Hot times in cooling tech
Munters relocates due to ‘explosive growth’
As far as problems go, this was a good one to have.
A year into his tenure as director of Virginia operations for Swedish manufacturer Munters Group AB, Brian Frost was seeing “explosive growth” in sales of data center cooling systems manufactured at the company’s facilities in Buena Vista and Natural Bridge.
Cooling equipment keeps data centers at an ideal temperature so that expensive technology doesn’t overheat. “A lot of our equipment is going to the big players,” Frost explains. “Unfortunately, contractually, I’m not allowed to use their names.”
To meet the demand, Frost needed more workers — welders, electricians, refrigeration specialists, assemblers and, most of all, general laborers. But he couldn’t find folks to hire. “It led us to bringing in outside contractors to fill the voids of head counts that we could not obtain,” he says.
Many of the contractors Munters hired, Frost noticed, hailed from the Roanoke Valley.
By mid-2020, Frost began seeking options. Should Munters expand its facility at Buena Vista? Or should the company move to an entirely new location?
If they moved, Frost didn’t want to lose their current employees, many of whom had received extensive training from the company.
“One thing that I’ve prided myself on is I’m big on professional development,” Frost says. “We can take an 18-year-old kid that has a desire to work [and] we will bring them in as a general laborer, and we will provide them with career paths … of how to get to a higher-paying job.”
Frost thought maybe the company could find a place to build that was no further than 30 miles from Buena Vista. “For us, the biggest key to success in this project was retention of our workforce,” he says.
Ultimately, Munters leadership decided to invest $36 million to relocate its Buena Vista operations to Botetourt County’s Botetourt Center at Greenfield, a business park in Daleville, approximately 45 minutes away.

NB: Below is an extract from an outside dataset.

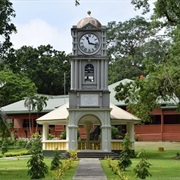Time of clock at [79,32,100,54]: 11:17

The Roanoke Regional Partnership forecasts that the project will have a $93.5 million economic impact annually on the Roanoke region. “It is a blessing in every direction,” says Gary Larrowe, the Botetourt County administrator.
To woo Munters to Greenfield, Botetourt County provided a $10,000 per acre discount for purchased land and a credit of up to $150,000 for job training at a Virginia postsecondary education system.
If Munters hadn’t found the site at Greenfield, both Larrowe and John Hull, executive director of the Roanoke Regional Partnership, believe the company might have left the state.
“There were other states in consideration,” Hull says. “So it was a win for Virginia to retain the employer.”
Munters expects to move into the 365,000-square-foot build-to-suit Greenfield facility and be fully operational by the end of September.
Currently, the company has more than 250 employees in Virginia, according to Frost. He predicts about 99% of salaried employees and 80% of hourly employees will ultimately decide to follow the company to Greenfield. Frost also hopes to hire 40 to 50 additional manual laborers by the time the Greenfield facility opens.
Munters will lease the building from Alabama-based developer Graham & Co., which purchased about 30 acres at Greenfield from Botetourt County for $900,000, according to Larrowe.
When completed, the new building will include space for manufacturing, research and development, sales and an events center.
“It’s really going to be a showcase and a really strong addition to the corporate community in the Roanoke region,” Hull says.
Companywide, Munters has made a commitment to build energy- and resource-efficient production facilities. The Greenfield building was designed with that pledge in mind.
“This facility is actually going to be 100% solar-operated on a normal Virginia day,” Frost says. “It will have a vast solar array on the roof of this facility, and what that allows us to do is essentially be carbon-neutral on an average day in a Virginia climate.”
While the facility will be the first business at the Greenfield park powered by solar energy, Larrowe doesn’t think it’ll be the only one for long. “It takes people like Brian and Munters to jump in the pool to be able to actually show others what they can end up doing.”